▸ **Problem description**: Given the records below, set each one down again exactly as it reads.

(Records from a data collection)
--------------------------------
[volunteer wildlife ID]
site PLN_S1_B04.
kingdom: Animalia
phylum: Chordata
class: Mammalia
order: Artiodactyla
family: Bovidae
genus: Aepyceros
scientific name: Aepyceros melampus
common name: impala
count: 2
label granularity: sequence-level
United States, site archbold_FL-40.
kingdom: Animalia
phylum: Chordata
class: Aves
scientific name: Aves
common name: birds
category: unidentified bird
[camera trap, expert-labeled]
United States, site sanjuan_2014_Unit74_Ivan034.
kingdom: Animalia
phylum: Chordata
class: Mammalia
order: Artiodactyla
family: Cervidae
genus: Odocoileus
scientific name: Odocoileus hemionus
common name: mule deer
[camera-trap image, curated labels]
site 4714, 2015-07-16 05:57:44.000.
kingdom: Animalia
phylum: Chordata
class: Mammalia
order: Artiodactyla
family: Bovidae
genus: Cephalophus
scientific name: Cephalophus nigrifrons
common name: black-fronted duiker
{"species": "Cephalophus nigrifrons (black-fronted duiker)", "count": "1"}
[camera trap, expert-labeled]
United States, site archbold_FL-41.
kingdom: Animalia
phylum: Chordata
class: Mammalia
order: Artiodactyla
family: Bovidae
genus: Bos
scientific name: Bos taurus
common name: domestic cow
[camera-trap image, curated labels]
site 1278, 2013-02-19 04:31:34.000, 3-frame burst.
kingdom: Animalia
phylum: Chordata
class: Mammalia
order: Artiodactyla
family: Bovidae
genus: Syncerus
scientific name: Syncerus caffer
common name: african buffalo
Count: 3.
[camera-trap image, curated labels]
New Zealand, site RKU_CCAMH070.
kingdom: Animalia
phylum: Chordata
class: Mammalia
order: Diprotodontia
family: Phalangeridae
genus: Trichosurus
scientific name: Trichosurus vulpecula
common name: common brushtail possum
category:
--------------------------------
▸ **Output for this exercise**:
[volunteer wildlife ID]
site PLN_S1_B04.
kingdom: Animalia
phylum: Chordata
class: Mammalia
order: Artiodactyla
family: Bovidae
genus: Aepyceros
scientific name: Aepyceros melampus
common name: impala
count: 2
label granularity: sequence-level
United States, site archbold_FL-40.
kingdom: Animalia
phylum: Chordata
class: Aves
scientific name: Aves
common name: birds
category: unidentified bird
[camera trap, expert-labeled]
United States, site sanjuan_2014_Unit74_Ivan034.
kingdom: Animalia
phylum: Chordata
class: Mammalia
order: Artiodactyla
family: Cervidae
genus: Odocoileus
scientific name: Odocoileus hemionus
common name: mule deer
[camera-trap image, curated labels]
site 4714, 2015-07-16 05:57:44.000.
kingdom: Animalia
phylum: Chordata
class: Mammalia
order: Artiodactyla
family: Bovidae
genus: Cephalophus
scientific name: Cephalophus nigrifrons
common name: black-fronted duiker
{"species": "Cephalophus nigrifrons (black-fronted duiker)", "count": "1"}
[camera trap, expert-labeled]
United States, site archbold_FL-41.
kingdom: Animalia
phylum: Chordata
class: Mammalia
order: Artiodactyla
family: Bovidae
genus: Bos
scientific name: Bos taurus
common name: domestic cow
[camera-trap image, curated labels]
site 1278, 2013-02-19 04:31:34.000, 3-frame burst.
kingdom: Animalia
phylum: Chordata
class: Mammalia
order: Artiodactyla
family: Bovidae
genus: Syncerus
scientific name: Syncerus caffer
common name: african buffalo
Count: 3.
[camera-trap image, curated labels]
New Zealand, site RKU_CCAMH070.
kingdom: Animalia
phylum: Chordata
class: Mammalia
order: Diprotodontia
family: Phalangeridae
genus: Trichosurus
scientific name: Trichosurus vulpecula
common name: common brushtail possum
category:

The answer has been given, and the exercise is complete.